++++ Gezeigter Textauszug ++++

# Java Standard-Bibliothek



## redcow (10. Jul 2015)

Hallo, 
ich bin auf der Suche nach einer Liste wo alle Klassen der Java Standard-Bibliothek dokumentiert wurden, und das am besten noch auf deutsch. Hoffentlich könnt ihr mir helfen.


----------



## MrTroble (10. Jul 2015)

naja eigentlich ist das in deinen jre standart Bibliotheken drin da hast du eigentlich lese zugriff aber auf englisch
was willst du den genau wissen


----------



## nvidia (10. Jul 2015)

redcow hat gesagt.:


> Hallo,
> ich bin auf der Suche nach einer Liste wo alle Klassen der Java Standard-Bibliothek dokumentiert wurden, und das am besten noch auf deutsch. Hoffentlich könnt ihr mir helfen.



Siehe https://docs.oracle.com/javase/8/docs/api/. In deutscher Sprache wirst du sowas nicht finden, ganz allgemein bis auf ein paar Sonderfälle gilt, wenn man sich im Kontext von Programmiersprachen/Softwareentwicklung bewegt ist das Verstehen der englischen Sprache ein Muss.


----------



## redcow (16. Jul 2015)

Dann werde ich mal Englisch lernen, danke :3


----------

++++

Arbeitsanweisungen —
1. Gib den Abschnitt des Threads zur Java Standard-Bibliothek von „## MrTroble (10.“ bis „nvidia (10. Jul 2015)“ aktualisiert wieder, indem du „Bibliotheken“ durch „Klassenbibliotheken“ ersetzt.
2. Auf welche Webadresse verweist nvidia im Thread zur Java Standard-Bibliothek?

++++ Extrahierte Daten ++++

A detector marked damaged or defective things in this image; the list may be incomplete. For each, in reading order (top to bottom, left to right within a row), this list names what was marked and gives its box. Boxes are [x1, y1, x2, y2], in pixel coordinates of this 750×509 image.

++++
++++ Extrahierte Daten ++++

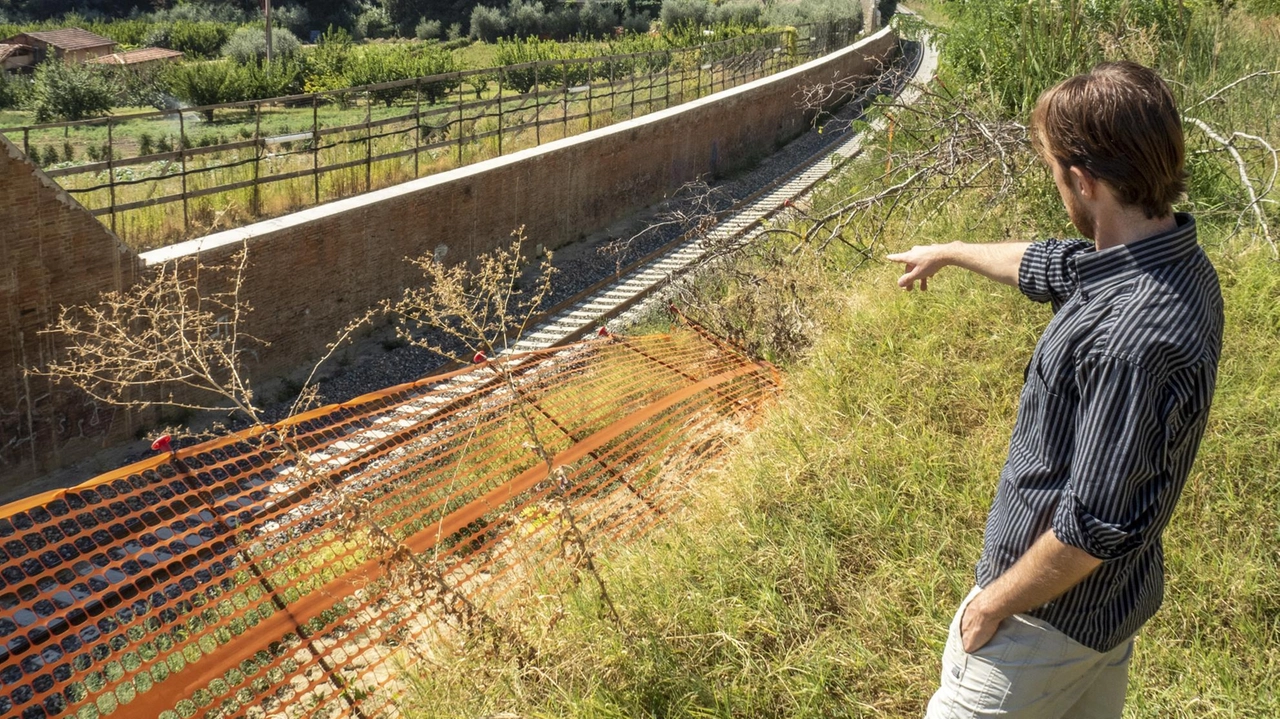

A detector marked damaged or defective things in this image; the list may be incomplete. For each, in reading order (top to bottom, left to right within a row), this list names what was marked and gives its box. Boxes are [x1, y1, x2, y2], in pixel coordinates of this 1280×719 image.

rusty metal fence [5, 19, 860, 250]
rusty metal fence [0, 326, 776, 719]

++++
++++ Extrahierte Daten ++++

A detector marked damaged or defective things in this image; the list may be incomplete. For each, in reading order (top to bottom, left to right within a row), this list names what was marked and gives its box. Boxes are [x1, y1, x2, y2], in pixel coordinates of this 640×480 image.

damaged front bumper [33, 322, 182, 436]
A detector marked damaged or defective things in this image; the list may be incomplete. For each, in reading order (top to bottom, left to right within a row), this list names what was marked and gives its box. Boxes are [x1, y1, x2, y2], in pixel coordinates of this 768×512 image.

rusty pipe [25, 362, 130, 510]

++++

Antworten je Aufgabe —
1.
## MrTroble (10. Jul 2015)

naja eigentlich ist das in deinen jre standart Klassenbibliotheken drin da hast du eigentlich lese zugriff aber auf englisch
was willst du den genau wissen


----------



## nvidia (10. Jul 2015)

2. https://docs.oracle.com/javase/8/docs/api/